Een e-mail van 23 juli 2015 van Brito Pereira aan drie medewerkers van Sonangol en Fidequity met voor zover hier van belang de volgende inhoud, in de door het FD overgelegde Nederlandse vertaling:
“Beste mensen,
[vermogensbeheerder] en ik hadden gisteren een vergadering bij UNITED met [medewerker United 3] (die onze kwesties coördineert), [medewerker United 1] (de verantwoordelijke Partner) en de [functie] (ik geloof [medewerker United 4] ). De vergadering ging over de EXEM-bedrijven die daar gevestigd zijn (…), maar alles wat is gezegd geldt ook voor Esperaza. Zij waren hier heel duidelijk in. In essentie vertelden zij ons het volgende:
Dat de Nederlandsche Bank hen onlangs heeft verzocht uitleg te geven vanwege zorgen die er waren over ondernemingen die in verschillende regio’s zijn ondergebracht bij UNITED, met name Zuid-Amerika en Afrika, en dat het een heleboel informatie over die ondernemingen heeft gevraagd. Ik wijs erop dat UNITED als Trust Company gereguleerd is door de Nederlandsche Bank.
Dat naar aanleiding van wat de Nederlandsche Bank hen had verteld en het feit dat de wetgeving onlangs veranderd is, zij de diensten niet op dezelfde voorwaarden kunnen voortzetten; het gaat hier met name om de volgende drie gebieden:
Vestiging. Zij kunnen de vestigingsdiensten niet meer bieden en stellen voor dat wij een eigen ruimte huren (een klein kantoor in hetzelfde gebouw kost ongeveer € 1.500 per maand (…))
Lokale bestuurders. Zij kunnen niet doorgaan met het leveren van diensten als trustbestuurders. Ik herinner eraan dat het voor de fiscale onderbouwing erg belangrijk is dat het aantal lokale bestuurders gelijk of groter moet zijn. Zij vertellen ons dat er verschillende onafhankelijke bestuurders zijn die gevraagd kunnen worden om functies te bekleden in de ondernemingen, maar naar mijn mening zitten daar twee nadelen aan – (i) ze zijn onafhankelijk, wat betekent dat we hen niet kunnen vertrouwen vanwege de “instantie” die hen benoemt en (ii) ze zijn veel duurder (ze hadden het tegen ons over ongeveer € 25.000 per jaar per bestuurder bij een andere cliënt die onlangs voor deze oplossing heeft gekozen).

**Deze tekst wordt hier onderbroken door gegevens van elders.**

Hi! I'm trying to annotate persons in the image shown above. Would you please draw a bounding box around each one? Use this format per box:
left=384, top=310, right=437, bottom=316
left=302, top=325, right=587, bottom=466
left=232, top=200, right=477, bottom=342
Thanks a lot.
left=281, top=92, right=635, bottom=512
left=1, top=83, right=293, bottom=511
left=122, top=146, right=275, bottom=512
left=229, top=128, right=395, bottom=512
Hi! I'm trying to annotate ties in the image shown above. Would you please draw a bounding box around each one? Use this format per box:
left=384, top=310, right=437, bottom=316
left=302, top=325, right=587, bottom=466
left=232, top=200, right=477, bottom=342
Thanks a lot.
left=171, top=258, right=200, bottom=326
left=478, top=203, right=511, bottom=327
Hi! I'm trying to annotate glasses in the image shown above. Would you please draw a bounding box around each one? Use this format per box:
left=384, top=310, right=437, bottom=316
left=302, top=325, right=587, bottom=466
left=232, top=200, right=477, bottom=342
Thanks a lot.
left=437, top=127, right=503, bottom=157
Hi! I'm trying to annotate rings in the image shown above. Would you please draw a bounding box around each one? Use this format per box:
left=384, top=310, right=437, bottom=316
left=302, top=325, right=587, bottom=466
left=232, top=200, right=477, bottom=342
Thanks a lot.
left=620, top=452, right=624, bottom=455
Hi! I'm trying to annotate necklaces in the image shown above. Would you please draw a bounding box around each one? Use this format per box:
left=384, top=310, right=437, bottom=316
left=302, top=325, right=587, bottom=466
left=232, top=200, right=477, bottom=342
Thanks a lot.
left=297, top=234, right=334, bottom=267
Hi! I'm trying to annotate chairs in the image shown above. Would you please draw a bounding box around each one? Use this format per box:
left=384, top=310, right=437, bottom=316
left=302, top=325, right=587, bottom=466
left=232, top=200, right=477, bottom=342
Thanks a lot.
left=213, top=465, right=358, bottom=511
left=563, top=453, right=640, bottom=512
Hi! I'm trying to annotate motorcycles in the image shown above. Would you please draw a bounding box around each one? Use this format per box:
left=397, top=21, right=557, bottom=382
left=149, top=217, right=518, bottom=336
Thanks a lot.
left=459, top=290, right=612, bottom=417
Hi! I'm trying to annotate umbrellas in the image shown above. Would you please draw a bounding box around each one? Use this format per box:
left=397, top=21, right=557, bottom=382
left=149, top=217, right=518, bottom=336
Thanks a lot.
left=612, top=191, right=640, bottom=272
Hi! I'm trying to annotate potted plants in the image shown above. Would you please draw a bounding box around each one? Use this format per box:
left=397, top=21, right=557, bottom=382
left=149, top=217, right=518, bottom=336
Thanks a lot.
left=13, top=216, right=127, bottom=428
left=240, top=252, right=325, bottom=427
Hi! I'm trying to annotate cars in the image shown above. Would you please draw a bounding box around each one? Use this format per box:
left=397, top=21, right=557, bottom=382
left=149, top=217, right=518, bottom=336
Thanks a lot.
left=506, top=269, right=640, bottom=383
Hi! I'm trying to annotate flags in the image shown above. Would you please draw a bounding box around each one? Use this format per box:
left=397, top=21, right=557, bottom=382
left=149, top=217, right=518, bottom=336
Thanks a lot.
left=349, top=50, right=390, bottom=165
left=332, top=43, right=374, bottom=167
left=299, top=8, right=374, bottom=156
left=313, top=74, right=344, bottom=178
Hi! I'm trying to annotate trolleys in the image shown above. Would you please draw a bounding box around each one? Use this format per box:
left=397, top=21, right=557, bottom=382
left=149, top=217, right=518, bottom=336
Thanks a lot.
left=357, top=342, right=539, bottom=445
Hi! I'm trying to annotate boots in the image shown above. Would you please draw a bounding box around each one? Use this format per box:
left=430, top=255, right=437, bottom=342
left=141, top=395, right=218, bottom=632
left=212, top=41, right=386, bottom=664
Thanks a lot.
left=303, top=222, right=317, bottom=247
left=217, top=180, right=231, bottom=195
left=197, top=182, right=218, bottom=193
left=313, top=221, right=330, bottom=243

Boekhouding en juridische thema’s. Als er een oplossing wordt gevonden voor de twee bovengenoemde punten, dan zouden ze er geen problemen mee hebben om steun te blijven geven bij thema’s zoals boekhouding/Accountancy en juridische onderwerpen/Legal.
Ze staan niet onder druk om dit punt op korte termijn op te lossen, maar ze moeten het wel in de komende maanden hebben opgelost (ik denk dat het een redelijke aanname is dat dit uiterlijk tegen het eind van het jaar moet zijn).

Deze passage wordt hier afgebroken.